This is our contribution to DCASE2020 Task 3 Challenge.
(C) 2020 Andrés Pérez-López and Rafael Ibañez-Usach.
This repository holds the implementation of the Parametric Particle Filter (PAPAFIL) method, as described in [1].
PAPAFIL is based on four main building blocks:
- Estimate single-source TF bins and compute their instantaneous narrowband DOA.
- Use a particle tracking system to transform DOAs into consistent event trajectories and activations.
- The B-Format input signal is filtered spatially and temporally with those annotations, producing monophonic event estimates.
- A class label is assigned to each event estimate using a single-class classifier based on GBM.
The architecture is depicted in the following Figure, where Omega and Ypsilon represen the localizationt and temporal activity, respectively, and Kappa is the sound event class.

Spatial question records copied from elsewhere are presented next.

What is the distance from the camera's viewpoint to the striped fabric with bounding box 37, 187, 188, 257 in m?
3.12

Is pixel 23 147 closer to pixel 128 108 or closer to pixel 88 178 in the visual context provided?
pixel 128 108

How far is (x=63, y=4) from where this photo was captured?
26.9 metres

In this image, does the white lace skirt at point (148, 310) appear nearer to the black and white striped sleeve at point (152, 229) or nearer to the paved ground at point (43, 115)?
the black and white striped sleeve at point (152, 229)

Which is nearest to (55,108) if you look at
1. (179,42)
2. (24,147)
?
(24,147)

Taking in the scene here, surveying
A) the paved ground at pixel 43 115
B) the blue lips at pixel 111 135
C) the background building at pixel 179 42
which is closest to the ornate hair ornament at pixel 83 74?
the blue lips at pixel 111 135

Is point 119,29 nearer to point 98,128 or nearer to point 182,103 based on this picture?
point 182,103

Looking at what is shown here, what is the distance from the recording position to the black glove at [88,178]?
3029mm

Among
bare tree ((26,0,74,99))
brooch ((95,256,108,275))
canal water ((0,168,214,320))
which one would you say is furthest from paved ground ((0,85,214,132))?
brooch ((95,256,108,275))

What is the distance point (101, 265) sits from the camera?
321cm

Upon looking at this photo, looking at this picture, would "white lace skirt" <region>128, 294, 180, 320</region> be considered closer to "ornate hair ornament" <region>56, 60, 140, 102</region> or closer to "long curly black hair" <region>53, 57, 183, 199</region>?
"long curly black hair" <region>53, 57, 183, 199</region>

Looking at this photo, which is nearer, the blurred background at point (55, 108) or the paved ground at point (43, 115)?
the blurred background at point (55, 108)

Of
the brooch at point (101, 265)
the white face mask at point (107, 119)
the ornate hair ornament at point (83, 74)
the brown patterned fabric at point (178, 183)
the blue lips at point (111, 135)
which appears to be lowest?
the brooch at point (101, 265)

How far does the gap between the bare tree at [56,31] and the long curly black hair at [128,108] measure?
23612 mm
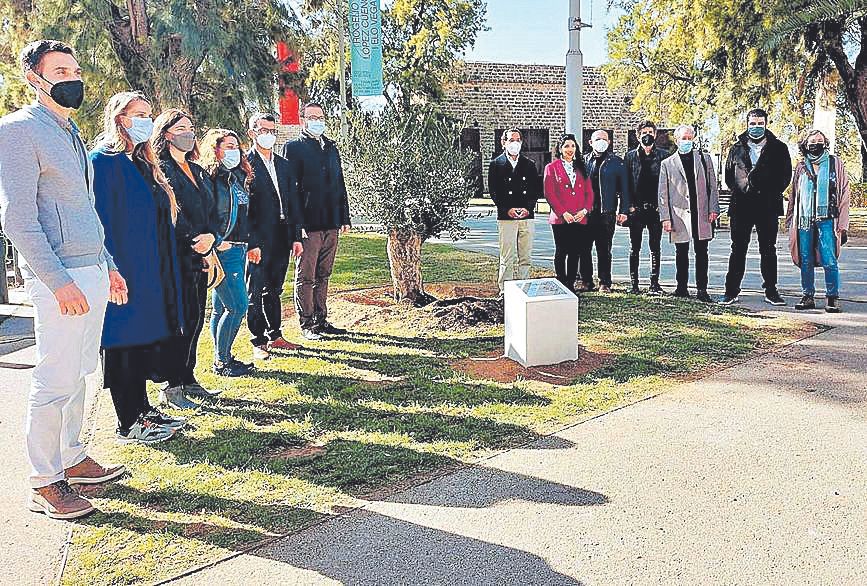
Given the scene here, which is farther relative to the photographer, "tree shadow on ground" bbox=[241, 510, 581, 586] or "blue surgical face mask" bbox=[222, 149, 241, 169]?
"blue surgical face mask" bbox=[222, 149, 241, 169]

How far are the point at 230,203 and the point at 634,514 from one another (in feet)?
12.8

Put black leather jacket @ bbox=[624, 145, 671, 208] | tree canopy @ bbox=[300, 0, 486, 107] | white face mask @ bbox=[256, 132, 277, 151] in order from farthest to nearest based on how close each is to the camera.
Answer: tree canopy @ bbox=[300, 0, 486, 107] → black leather jacket @ bbox=[624, 145, 671, 208] → white face mask @ bbox=[256, 132, 277, 151]

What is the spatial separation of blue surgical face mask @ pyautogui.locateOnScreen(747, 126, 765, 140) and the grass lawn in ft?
6.43

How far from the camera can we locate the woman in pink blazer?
9531 mm

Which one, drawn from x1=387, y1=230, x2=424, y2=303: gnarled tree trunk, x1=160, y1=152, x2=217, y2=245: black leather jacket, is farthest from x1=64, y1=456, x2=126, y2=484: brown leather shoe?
x1=387, y1=230, x2=424, y2=303: gnarled tree trunk

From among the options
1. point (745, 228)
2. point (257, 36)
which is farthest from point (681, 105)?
point (745, 228)

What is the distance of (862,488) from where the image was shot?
14.5ft

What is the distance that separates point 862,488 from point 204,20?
46.6 feet

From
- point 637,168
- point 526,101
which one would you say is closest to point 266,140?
point 637,168

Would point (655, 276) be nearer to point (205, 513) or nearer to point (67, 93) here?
point (205, 513)

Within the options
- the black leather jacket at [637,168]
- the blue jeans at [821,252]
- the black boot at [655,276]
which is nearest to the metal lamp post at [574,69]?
the black leather jacket at [637,168]

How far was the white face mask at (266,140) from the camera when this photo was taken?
7318 mm

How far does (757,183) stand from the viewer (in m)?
8.96

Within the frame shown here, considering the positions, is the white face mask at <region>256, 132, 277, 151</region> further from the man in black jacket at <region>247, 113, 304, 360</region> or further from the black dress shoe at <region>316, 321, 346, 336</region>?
the black dress shoe at <region>316, 321, 346, 336</region>
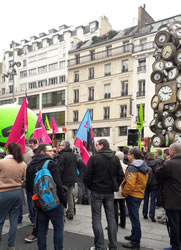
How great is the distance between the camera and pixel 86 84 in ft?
113

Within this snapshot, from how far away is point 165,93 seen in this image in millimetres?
12898

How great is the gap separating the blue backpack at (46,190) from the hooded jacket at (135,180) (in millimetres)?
1481

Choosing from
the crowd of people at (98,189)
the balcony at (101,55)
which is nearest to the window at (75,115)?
the balcony at (101,55)

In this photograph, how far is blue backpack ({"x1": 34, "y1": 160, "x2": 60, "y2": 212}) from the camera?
3416mm

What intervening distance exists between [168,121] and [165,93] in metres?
1.46

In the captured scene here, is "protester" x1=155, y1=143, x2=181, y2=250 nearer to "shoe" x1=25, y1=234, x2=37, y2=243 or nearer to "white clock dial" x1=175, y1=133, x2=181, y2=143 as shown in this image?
"shoe" x1=25, y1=234, x2=37, y2=243

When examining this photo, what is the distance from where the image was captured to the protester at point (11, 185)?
13.0ft

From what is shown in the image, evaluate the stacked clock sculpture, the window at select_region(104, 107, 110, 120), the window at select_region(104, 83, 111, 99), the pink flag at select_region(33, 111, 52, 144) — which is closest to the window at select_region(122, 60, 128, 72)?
the window at select_region(104, 83, 111, 99)

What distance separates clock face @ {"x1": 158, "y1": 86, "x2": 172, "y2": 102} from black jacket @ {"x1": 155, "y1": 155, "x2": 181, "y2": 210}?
9341 mm

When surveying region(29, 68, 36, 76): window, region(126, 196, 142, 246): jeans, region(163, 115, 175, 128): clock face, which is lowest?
region(126, 196, 142, 246): jeans

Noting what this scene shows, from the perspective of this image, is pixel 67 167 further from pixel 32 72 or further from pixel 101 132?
pixel 32 72

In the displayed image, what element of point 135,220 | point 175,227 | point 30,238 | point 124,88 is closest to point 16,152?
point 30,238

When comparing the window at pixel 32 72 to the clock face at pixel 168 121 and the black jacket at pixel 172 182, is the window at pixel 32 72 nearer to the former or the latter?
the clock face at pixel 168 121

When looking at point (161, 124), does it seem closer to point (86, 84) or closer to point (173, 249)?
point (173, 249)
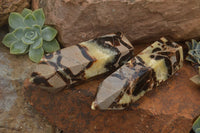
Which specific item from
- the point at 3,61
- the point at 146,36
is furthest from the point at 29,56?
the point at 146,36

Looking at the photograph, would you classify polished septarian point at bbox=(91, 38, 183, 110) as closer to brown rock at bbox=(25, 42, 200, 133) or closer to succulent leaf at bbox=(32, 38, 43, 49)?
brown rock at bbox=(25, 42, 200, 133)

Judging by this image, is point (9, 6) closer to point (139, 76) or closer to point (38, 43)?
point (38, 43)

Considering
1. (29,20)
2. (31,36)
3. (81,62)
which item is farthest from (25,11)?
(81,62)

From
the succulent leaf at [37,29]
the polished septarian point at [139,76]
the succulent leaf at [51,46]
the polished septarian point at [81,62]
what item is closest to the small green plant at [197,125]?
the polished septarian point at [139,76]

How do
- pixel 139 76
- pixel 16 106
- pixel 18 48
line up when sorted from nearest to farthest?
1. pixel 139 76
2. pixel 16 106
3. pixel 18 48

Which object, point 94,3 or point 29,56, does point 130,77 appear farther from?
point 29,56

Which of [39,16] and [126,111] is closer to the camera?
[126,111]

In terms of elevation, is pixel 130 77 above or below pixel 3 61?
above

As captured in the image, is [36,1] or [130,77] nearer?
[130,77]
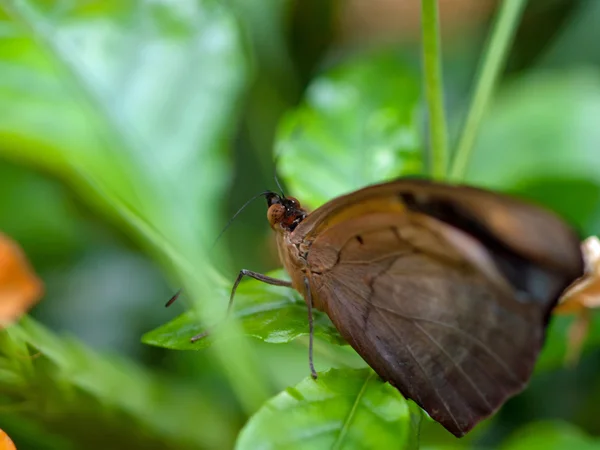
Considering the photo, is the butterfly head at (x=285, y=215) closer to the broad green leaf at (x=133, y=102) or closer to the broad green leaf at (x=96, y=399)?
the broad green leaf at (x=133, y=102)

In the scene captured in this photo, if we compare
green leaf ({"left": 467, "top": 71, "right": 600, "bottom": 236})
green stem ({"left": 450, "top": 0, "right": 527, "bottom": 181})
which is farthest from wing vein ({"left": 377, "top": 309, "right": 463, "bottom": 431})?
green leaf ({"left": 467, "top": 71, "right": 600, "bottom": 236})

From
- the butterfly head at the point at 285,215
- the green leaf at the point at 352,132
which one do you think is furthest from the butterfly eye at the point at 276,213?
the green leaf at the point at 352,132

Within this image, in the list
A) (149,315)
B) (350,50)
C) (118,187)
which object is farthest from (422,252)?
(350,50)

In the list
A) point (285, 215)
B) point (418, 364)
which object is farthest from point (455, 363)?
point (285, 215)

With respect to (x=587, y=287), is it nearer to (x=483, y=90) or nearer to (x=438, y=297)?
(x=438, y=297)

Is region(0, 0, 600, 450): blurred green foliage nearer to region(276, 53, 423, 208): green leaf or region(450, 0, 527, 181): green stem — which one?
region(276, 53, 423, 208): green leaf

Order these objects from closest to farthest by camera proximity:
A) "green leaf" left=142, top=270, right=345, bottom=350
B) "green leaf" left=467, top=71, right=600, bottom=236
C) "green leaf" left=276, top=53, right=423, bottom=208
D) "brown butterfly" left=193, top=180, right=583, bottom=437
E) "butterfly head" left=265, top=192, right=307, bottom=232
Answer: "brown butterfly" left=193, top=180, right=583, bottom=437 < "green leaf" left=142, top=270, right=345, bottom=350 < "butterfly head" left=265, top=192, right=307, bottom=232 < "green leaf" left=276, top=53, right=423, bottom=208 < "green leaf" left=467, top=71, right=600, bottom=236
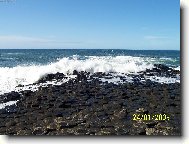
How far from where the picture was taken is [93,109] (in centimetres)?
548

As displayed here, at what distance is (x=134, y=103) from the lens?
5.77m

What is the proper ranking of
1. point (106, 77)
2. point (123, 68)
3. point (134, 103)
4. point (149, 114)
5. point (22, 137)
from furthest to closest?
point (123, 68), point (106, 77), point (134, 103), point (149, 114), point (22, 137)

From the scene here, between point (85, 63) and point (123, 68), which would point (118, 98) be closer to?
point (123, 68)

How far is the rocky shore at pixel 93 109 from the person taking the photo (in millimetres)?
4441

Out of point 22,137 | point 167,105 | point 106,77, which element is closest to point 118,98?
point 167,105

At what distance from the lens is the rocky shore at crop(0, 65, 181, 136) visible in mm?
4441

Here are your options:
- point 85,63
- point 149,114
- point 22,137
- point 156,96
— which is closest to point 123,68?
point 85,63

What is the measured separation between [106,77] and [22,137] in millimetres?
5076

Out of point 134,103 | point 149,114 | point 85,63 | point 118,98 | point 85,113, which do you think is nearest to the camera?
point 149,114

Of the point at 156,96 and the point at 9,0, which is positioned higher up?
the point at 9,0

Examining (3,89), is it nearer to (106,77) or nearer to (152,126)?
(106,77)

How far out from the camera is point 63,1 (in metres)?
5.25

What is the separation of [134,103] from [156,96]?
0.64 meters

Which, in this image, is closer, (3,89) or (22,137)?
(22,137)
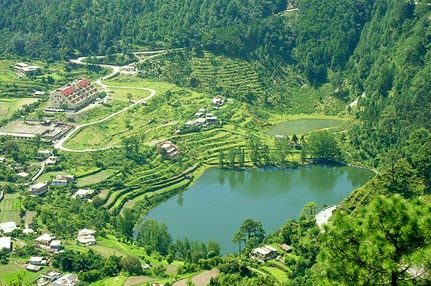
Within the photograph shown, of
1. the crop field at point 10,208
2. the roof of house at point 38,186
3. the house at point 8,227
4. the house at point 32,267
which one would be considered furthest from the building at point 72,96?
the house at point 32,267

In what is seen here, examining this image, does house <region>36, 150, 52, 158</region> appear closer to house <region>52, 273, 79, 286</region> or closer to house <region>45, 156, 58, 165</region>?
house <region>45, 156, 58, 165</region>

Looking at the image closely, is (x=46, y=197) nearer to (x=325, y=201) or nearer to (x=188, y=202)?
(x=188, y=202)

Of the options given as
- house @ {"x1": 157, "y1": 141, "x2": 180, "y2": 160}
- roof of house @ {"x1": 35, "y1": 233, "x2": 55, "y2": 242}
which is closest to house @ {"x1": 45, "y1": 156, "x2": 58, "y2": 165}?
house @ {"x1": 157, "y1": 141, "x2": 180, "y2": 160}

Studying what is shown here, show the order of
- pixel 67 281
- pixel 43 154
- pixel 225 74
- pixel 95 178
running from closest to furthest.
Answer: pixel 67 281
pixel 95 178
pixel 43 154
pixel 225 74

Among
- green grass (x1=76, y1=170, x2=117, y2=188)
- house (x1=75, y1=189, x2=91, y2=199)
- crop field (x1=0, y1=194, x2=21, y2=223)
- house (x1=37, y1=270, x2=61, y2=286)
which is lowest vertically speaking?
house (x1=37, y1=270, x2=61, y2=286)

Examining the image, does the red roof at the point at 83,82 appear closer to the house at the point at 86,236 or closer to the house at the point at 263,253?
the house at the point at 86,236

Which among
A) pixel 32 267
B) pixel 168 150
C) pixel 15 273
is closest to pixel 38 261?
pixel 32 267

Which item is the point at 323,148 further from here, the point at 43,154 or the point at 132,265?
the point at 132,265
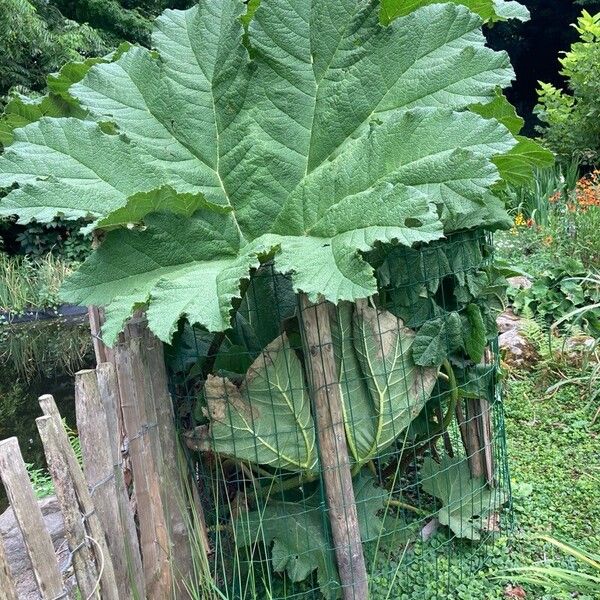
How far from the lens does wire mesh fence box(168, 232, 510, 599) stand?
6.07 feet

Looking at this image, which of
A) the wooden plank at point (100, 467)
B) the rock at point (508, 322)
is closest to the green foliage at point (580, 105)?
the rock at point (508, 322)

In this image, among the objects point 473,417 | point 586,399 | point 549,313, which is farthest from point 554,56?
point 473,417

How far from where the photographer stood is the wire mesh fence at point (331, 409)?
185cm

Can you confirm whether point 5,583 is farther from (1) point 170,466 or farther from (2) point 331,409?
(2) point 331,409

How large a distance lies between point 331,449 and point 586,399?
85.6 inches

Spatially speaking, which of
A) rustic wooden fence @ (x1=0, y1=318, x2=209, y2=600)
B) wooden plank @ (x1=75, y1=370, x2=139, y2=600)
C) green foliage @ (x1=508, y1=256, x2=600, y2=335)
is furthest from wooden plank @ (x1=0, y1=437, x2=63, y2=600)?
green foliage @ (x1=508, y1=256, x2=600, y2=335)

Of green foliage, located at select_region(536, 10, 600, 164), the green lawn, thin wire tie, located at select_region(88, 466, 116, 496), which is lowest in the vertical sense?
the green lawn

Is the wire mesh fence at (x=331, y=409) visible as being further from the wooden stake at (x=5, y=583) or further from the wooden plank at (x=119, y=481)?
the wooden stake at (x=5, y=583)

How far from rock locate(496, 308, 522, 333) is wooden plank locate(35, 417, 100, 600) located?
10.9 ft

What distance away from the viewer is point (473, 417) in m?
2.35

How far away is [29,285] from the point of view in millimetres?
8211

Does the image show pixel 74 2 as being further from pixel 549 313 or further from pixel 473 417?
pixel 473 417

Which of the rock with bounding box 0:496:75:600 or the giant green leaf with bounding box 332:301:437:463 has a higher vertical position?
the giant green leaf with bounding box 332:301:437:463

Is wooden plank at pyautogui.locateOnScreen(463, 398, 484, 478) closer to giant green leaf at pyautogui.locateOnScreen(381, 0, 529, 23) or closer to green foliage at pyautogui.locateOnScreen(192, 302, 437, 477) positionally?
green foliage at pyautogui.locateOnScreen(192, 302, 437, 477)
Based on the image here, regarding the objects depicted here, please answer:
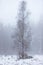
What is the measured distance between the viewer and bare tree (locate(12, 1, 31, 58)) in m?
2.03

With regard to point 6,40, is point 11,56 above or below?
below

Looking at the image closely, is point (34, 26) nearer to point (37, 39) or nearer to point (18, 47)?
point (37, 39)

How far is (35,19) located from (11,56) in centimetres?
73

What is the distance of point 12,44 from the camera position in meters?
2.04

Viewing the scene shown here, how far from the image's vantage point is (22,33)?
2.04 meters

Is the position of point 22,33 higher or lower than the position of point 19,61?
higher

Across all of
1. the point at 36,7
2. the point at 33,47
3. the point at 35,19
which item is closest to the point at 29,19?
the point at 35,19

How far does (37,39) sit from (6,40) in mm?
515

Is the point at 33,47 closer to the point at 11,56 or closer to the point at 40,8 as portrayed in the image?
the point at 11,56

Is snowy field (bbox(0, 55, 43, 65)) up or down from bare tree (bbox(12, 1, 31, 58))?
down

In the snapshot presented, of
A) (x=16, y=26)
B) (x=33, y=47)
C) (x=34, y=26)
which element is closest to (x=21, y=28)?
(x=16, y=26)

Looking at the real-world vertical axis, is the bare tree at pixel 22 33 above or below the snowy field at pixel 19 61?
above

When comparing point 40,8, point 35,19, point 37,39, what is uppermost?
point 40,8

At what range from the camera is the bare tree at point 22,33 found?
2.03 m
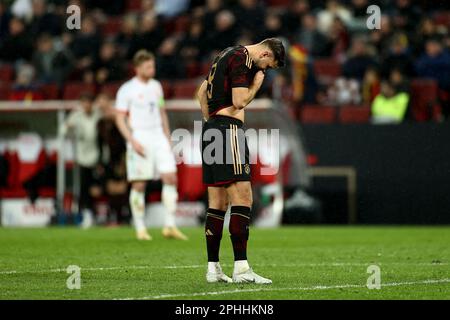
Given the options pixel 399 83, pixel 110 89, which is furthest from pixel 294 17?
pixel 110 89

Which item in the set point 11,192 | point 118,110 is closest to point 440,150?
point 118,110

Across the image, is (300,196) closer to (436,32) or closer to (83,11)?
(436,32)

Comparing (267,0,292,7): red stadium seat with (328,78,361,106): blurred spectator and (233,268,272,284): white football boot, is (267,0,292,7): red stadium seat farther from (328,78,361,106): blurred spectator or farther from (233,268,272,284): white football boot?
(233,268,272,284): white football boot

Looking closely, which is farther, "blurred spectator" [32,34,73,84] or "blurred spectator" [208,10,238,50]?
"blurred spectator" [32,34,73,84]

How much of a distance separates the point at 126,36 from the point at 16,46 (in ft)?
8.98

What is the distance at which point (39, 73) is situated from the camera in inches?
964

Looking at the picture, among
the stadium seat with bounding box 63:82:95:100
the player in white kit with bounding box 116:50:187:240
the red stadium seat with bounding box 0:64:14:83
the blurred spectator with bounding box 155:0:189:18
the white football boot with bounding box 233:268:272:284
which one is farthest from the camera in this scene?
the blurred spectator with bounding box 155:0:189:18

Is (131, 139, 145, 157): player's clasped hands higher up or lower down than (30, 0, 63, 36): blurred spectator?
lower down

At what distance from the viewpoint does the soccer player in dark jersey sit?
9.62m

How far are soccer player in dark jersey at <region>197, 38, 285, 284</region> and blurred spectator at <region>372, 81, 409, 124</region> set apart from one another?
1032cm

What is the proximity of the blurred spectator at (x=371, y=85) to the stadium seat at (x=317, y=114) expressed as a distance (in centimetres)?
80

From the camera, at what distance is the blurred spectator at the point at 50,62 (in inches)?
941

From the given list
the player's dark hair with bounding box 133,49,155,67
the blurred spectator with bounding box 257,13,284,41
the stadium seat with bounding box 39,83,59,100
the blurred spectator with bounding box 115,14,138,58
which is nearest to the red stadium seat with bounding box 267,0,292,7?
the blurred spectator with bounding box 257,13,284,41
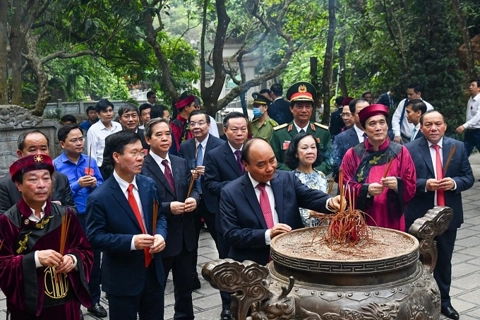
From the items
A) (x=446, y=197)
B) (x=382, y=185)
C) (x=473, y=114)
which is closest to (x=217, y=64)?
(x=473, y=114)

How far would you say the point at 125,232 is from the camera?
3.79 meters

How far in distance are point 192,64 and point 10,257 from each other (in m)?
9.51

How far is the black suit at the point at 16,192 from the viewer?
4191 mm

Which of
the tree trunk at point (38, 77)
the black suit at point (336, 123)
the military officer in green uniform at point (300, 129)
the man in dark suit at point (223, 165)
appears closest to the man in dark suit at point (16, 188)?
the man in dark suit at point (223, 165)

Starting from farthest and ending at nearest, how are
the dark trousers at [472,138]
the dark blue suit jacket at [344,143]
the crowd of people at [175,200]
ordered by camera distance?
the dark trousers at [472,138] < the dark blue suit jacket at [344,143] < the crowd of people at [175,200]

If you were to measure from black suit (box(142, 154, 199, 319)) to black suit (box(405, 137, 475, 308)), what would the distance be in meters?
1.73

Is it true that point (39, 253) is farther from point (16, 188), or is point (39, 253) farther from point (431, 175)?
point (431, 175)

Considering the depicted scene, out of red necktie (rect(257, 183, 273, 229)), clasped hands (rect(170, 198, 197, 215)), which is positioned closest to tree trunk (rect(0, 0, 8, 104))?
clasped hands (rect(170, 198, 197, 215))

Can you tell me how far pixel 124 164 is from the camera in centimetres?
384

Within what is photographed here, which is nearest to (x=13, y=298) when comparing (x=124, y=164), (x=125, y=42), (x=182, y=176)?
(x=124, y=164)

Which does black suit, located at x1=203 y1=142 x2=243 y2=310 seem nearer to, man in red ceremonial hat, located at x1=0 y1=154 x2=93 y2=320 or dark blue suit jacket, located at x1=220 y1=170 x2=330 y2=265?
dark blue suit jacket, located at x1=220 y1=170 x2=330 y2=265

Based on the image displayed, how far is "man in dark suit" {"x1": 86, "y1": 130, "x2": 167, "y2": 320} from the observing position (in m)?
3.70

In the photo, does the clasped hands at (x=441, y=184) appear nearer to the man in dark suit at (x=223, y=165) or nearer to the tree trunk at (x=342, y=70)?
the man in dark suit at (x=223, y=165)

An example of the output for steps 1. and 2. is plotted in the following Figure
(which can be obtained in the code using the internal debug
parameter).
More information on the method, including the evaluation metric results on the cross-validation development set, is provided in the related article [1].
- APRI contains the files created in our contribution.
- seld-dcase2020 contains a fork of the baseline system [2,3], with minor adaptations for our usage.
- multiple-target-tracking-master contains a fork of the Matlab code which implements the particle filter [4].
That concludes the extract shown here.